**TEXT**
☆ ☆ ☆

George McCaskey

Bears could be trend-setters with outside-the-box moves in Matt Nagy hire


Bears could be trend-setters with outside-the-box moves in Matt Nagy hire

The focus on Tuesday at Halas Hall was understandably and necessarily on Matt Nagy, because this is Chicago and that’s what happens when a new Bears coach is being introduced. But some elements of the backstory are more than a little bit interesting, because they are revealing in their own right.

Call them “tells,” particularly about general manager Ryan Pace.

Because Pace stays in the background, arguably to a fault, the predominant perception is that he needs to get out more.

But Pace has now hired two head coaches, going through two radically different processes. Within each hire, though, Pace did something that said more about him than about the object of his hiring affections.

When Pace was tasked with hiring Marc Trestman’s replacement in 2015, senior Bears management had begun the search process before Pace was even in place. Ernie Accorsi was retained as a consultant on the general manager process that produced Pace, but before that had started interviewing coaching candidates, obviously without any sort of Pace involvement, and rightly or wrongly giving a bit of traction to concerns over roles of Ted Phillips and/or George McCaskey in the selection process.

It’s what happened after that that’s the point here.

Pace conducted his first interview of John Fox at Halas Hall, this shortly after Fox had parted ways with the Broncos and was still in Denver. The next step was a second interview, but Pace didn’t direct Fox to come in for one. Instead, Pace went to Denver. Small thing, one that might be construed as Pace assuming the role of supplicant.

Not so. To know Pace at all is to know how he doesn’t do “supplicant.” No, the move was Pace acting with a touch of courtesy and respect for a veteran coach to maximize chances of landing the unexpected best candidate available.

Fast forward to last Sunday, the day after the Kansas City Chiefs collapsed to a home playoff loss to the Tennessee, a collapse in which Nagy’s play calling played a self-admitted big part. Nagy was scheduled to meet Sunday morning on the Bears head-coaching job. Even knowing that the Indianapolis Colts were targeting Nagy with none other than general manager Chris Ballard, who’d worked with Nagy in Kansas City, Pace reached out to Nagy’s agent with an offer to push the interview back to later in the day if Nagy needed a little more time to collect himself after the cataclysm of the loss.

☆ ☆ ☆

**PROVIDED DATA**
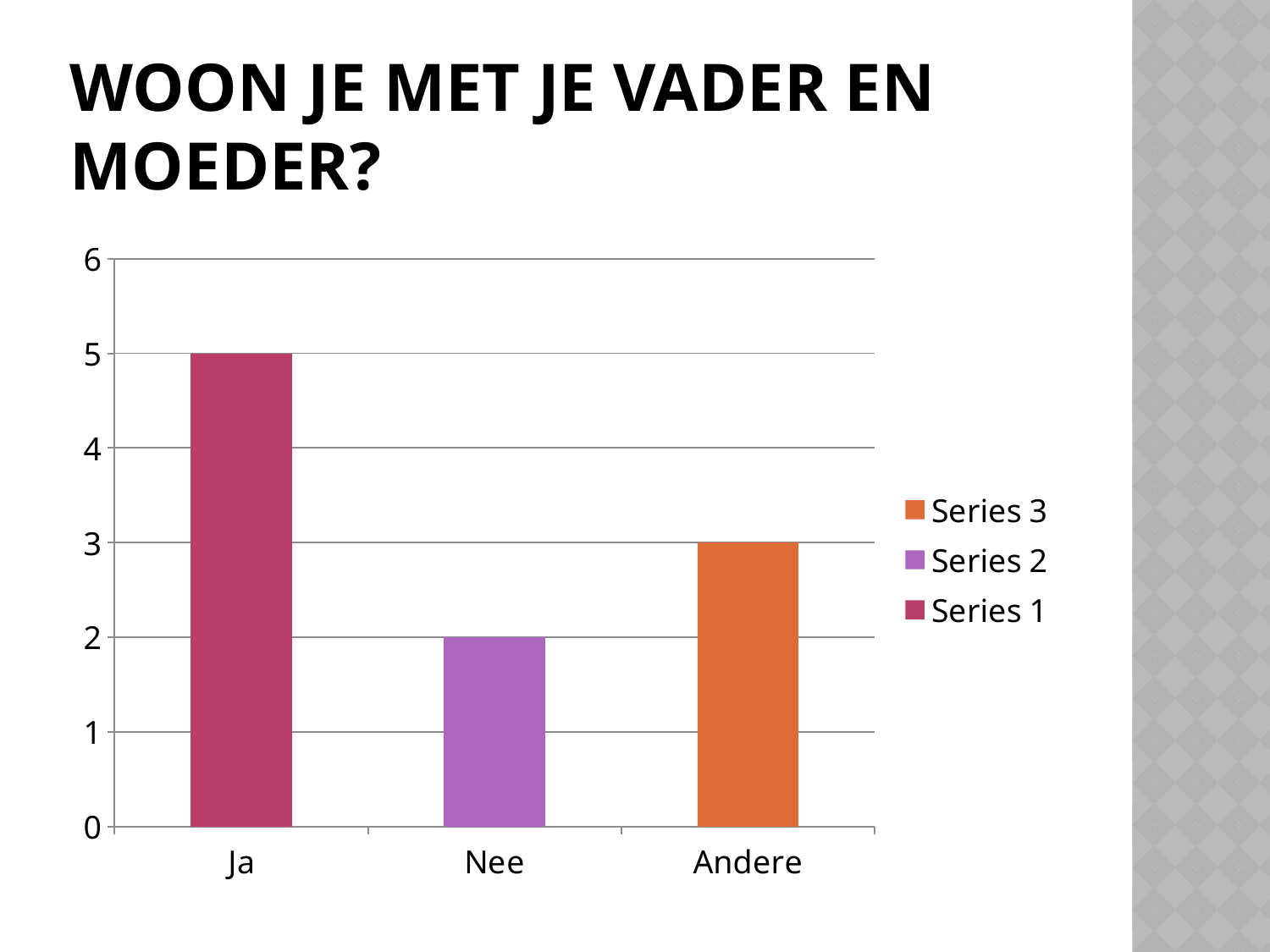
What kind of chart is shown on the slide? bar chart Which category has the lowest bar? Nee Is the value for Ja greater or less than 4? greater What is the value of the bar for Andere? 3 How many series does the legend list? 3 How many categories are shown on the x axis? 3 Which category has the highest bar? Ja What is the difference between the values for Andere and Nee? 1 What is the difference between the values for Ja and Nee? 3 What is the value of the bar for Ja? 5 What is the value of the bar for Nee? 2 Which is larger, the value for Andere or the value for Nee? Andere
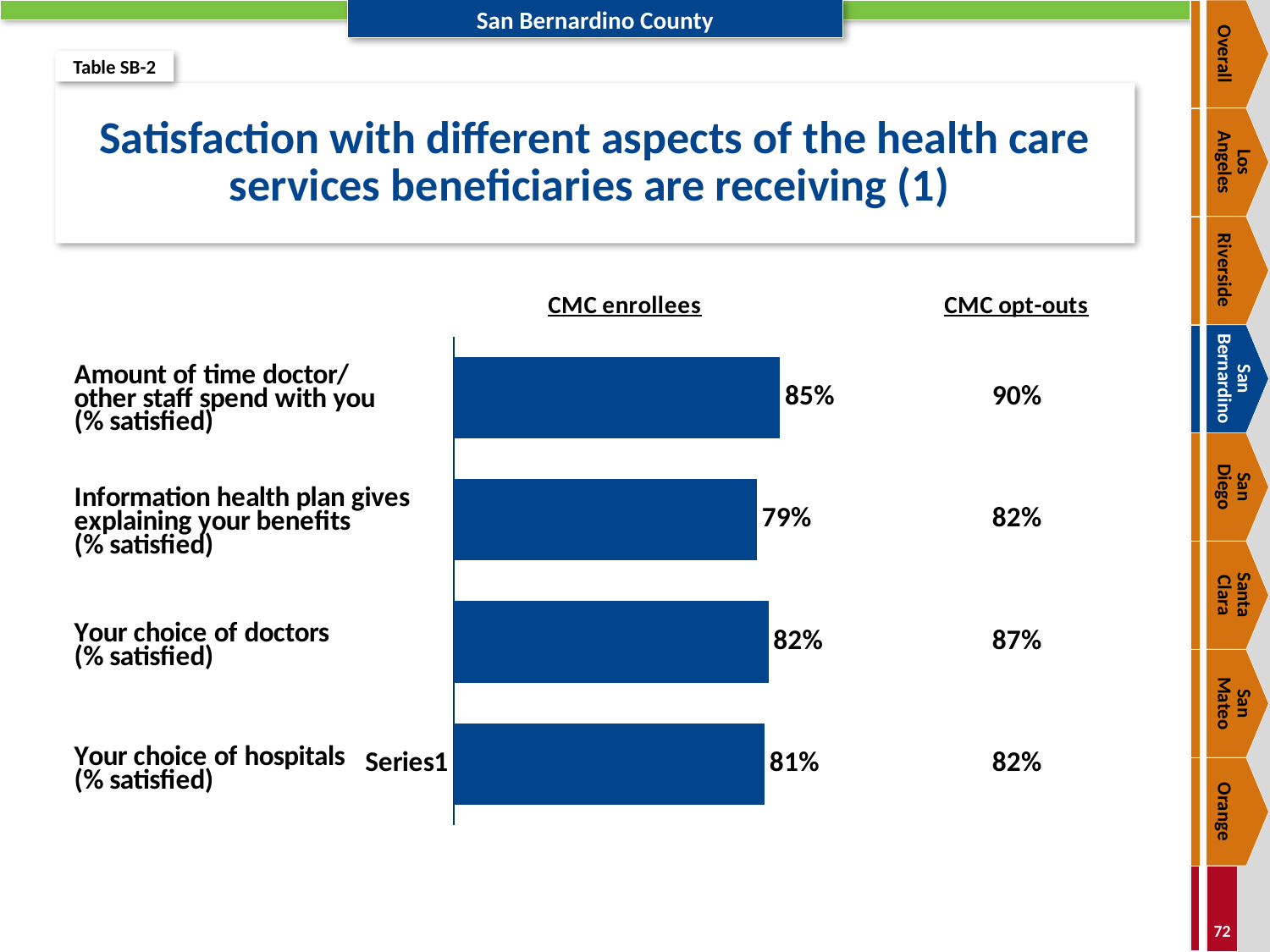
What percentage of CMC enrollees are satisfied with the amount of time the doctor/other staff spend with them? 85% What is the CMC opt-outs satisfaction value printed next to the bar for 'Your choice of doctors'? 87% For CMC enrollees, which is higher: satisfaction with choice of doctors or satisfaction with choice of hospitals? Your choice of doctors What is the difference between CMC enrollees' satisfaction with the amount of time doctor/other staff spend with them and with the information the health plan gives explaining benefits? 6 percentage points Which aspect has the highest satisfaction among CMC enrollees? Amount of time doctor/other staff spend with you What is the CMC enrollees' satisfaction value for 'Your choice of hospitals'? 81% What percentage of CMC enrollees are satisfied with the information the health plan gives explaining their benefits? 79% How many aspects of health care services are shown as bars in the chart? 4 What is the CMC enrollees' satisfaction value for 'Your choice of doctors'? 82% What type of chart is used to show the CMC enrollees' satisfaction values? Bar chart Which aspect has the lowest satisfaction among CMC enrollees? Information health plan gives explaining your benefits What series name is shown next to the bottom bar of the chart? Series1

☆ ☆ ☆

**WORK REQUEST 1**
According to the article on the Matt Nagy hire, where did Pace go for his second interview with John Fox?
**WORK REQUEST 2**
List every person named in the article on the Matt Nagy hire.
**WORK REQUEST 3**
Write out the article on the Matt Nagy hire from "The focus on" to "get out more.", swapping "background" for "shadows".

**FINAL ANSWER 1**
Pace went to Denver.

**FINAL ANSWER 2**
George McCaskey, Matt Nagy, Ryan Pace, Marc Trestman, Ernie Accorsi, Ted Phillips, John Fox, Chris Ballard

**FINAL ANSWER 3**
The focus on Tuesday at Halas Hall was understandably and necessarily on Matt Nagy, because this is Chicago and that’s what happens when a new Bears coach is being introduced. But some elements of the backstory are more than a little bit interesting, because they are revealing in their own right.

Call them “tells,” particularly about general manager Ryan Pace.

Because Pace stays in the shadows, arguably to a fault, the predominant perception is that he needs to get out more.